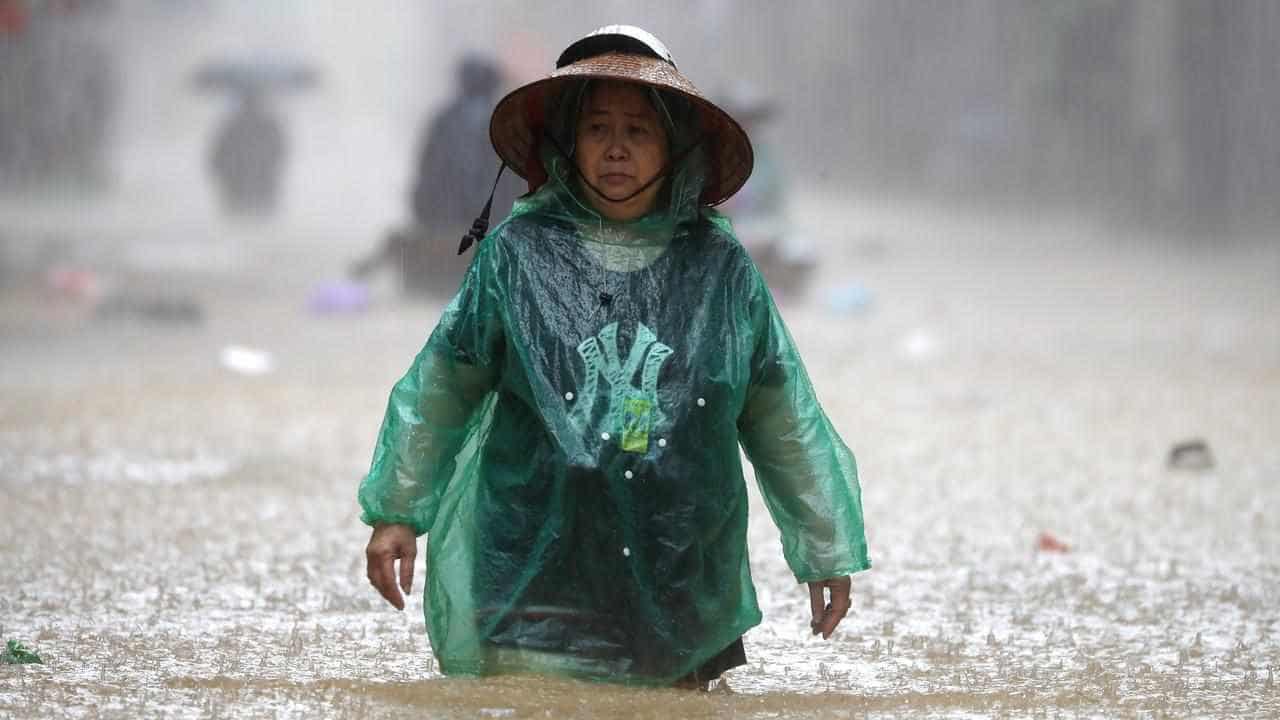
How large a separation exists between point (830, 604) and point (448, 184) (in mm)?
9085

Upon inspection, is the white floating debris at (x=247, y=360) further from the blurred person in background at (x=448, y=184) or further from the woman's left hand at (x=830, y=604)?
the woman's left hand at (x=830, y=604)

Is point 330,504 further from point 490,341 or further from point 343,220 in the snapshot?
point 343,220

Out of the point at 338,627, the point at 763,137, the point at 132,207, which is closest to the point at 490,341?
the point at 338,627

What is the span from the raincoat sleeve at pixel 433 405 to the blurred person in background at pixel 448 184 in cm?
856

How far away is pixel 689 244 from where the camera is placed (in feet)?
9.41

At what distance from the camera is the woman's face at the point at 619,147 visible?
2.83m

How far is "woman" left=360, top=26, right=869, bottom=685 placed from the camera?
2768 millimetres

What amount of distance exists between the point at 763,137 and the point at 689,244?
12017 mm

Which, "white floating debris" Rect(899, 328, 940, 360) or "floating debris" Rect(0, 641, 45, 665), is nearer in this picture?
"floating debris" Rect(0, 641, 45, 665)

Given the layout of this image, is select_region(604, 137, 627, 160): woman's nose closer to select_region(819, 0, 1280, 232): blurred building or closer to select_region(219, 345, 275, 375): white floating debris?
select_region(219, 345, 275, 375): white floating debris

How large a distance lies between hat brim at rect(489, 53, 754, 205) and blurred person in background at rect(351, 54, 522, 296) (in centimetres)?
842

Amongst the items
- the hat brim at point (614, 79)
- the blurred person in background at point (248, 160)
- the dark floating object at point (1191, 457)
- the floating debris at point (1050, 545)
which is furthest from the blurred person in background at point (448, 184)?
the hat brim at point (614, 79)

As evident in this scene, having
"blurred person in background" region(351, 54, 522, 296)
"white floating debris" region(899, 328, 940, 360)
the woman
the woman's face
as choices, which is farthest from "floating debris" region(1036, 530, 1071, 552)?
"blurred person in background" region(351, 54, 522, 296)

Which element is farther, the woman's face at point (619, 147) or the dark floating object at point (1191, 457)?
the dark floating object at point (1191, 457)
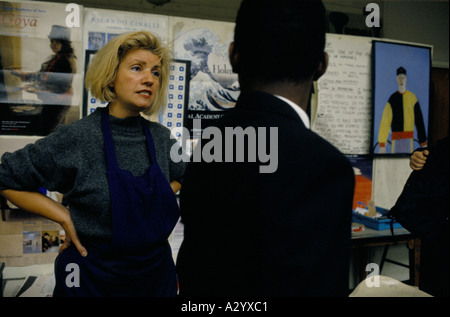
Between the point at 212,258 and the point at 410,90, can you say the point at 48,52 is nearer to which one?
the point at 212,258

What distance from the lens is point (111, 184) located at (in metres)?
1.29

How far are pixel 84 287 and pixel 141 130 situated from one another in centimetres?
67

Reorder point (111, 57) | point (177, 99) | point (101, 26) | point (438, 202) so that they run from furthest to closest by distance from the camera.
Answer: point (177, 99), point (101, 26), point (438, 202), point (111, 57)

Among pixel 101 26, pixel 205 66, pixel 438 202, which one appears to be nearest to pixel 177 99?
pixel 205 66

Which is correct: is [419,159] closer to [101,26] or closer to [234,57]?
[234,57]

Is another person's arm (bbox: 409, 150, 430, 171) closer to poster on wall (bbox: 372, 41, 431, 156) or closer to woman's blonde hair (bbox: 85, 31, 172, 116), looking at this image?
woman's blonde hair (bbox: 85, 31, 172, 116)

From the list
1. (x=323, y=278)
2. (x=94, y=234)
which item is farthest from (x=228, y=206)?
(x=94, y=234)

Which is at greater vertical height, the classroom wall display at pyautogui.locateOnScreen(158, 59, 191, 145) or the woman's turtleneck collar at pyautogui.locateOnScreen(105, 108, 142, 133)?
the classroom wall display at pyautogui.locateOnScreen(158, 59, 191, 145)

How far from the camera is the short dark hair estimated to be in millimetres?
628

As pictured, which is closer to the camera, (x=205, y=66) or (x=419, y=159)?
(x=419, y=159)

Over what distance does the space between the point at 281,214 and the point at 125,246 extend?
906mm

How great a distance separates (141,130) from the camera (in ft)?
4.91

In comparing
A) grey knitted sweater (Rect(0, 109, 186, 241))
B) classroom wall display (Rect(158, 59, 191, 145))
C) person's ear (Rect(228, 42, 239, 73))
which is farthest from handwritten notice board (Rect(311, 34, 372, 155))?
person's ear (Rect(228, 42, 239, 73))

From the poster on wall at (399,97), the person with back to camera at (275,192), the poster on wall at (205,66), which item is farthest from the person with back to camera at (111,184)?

[Exercise objective]
Express the items from the line containing "How far from" through the end of the items as a Markdown table with the columns Row and Line, numbering each non-blank line and omitting blank lines.

[Correct result]
| Row | Line |
|---|---|
| 1 | How far from the camera is the short dark hair estimated to be in millimetres? |
| 2 | 628 |
| 3 | As pictured, which is closer to the camera, (x=205, y=66) or (x=419, y=159)? |
| 4 | (x=419, y=159) |
| 5 | Over what distance does the space between the point at 281,214 and the point at 125,246 extend? |
| 6 | 906mm |
| 7 | How great a distance separates (141,130) from the camera (in ft)? |
| 8 | 4.91 |
| 9 | In comparing |
| 10 | A) grey knitted sweater (Rect(0, 109, 186, 241)) |
| 11 | B) classroom wall display (Rect(158, 59, 191, 145)) |
| 12 | C) person's ear (Rect(228, 42, 239, 73)) |
| 13 | which is farthest from handwritten notice board (Rect(311, 34, 372, 155))? |
| 14 | person's ear (Rect(228, 42, 239, 73)) |
| 15 | From the poster on wall at (399,97), the person with back to camera at (275,192), the poster on wall at (205,66), which item is farthest from the person with back to camera at (111,184)? |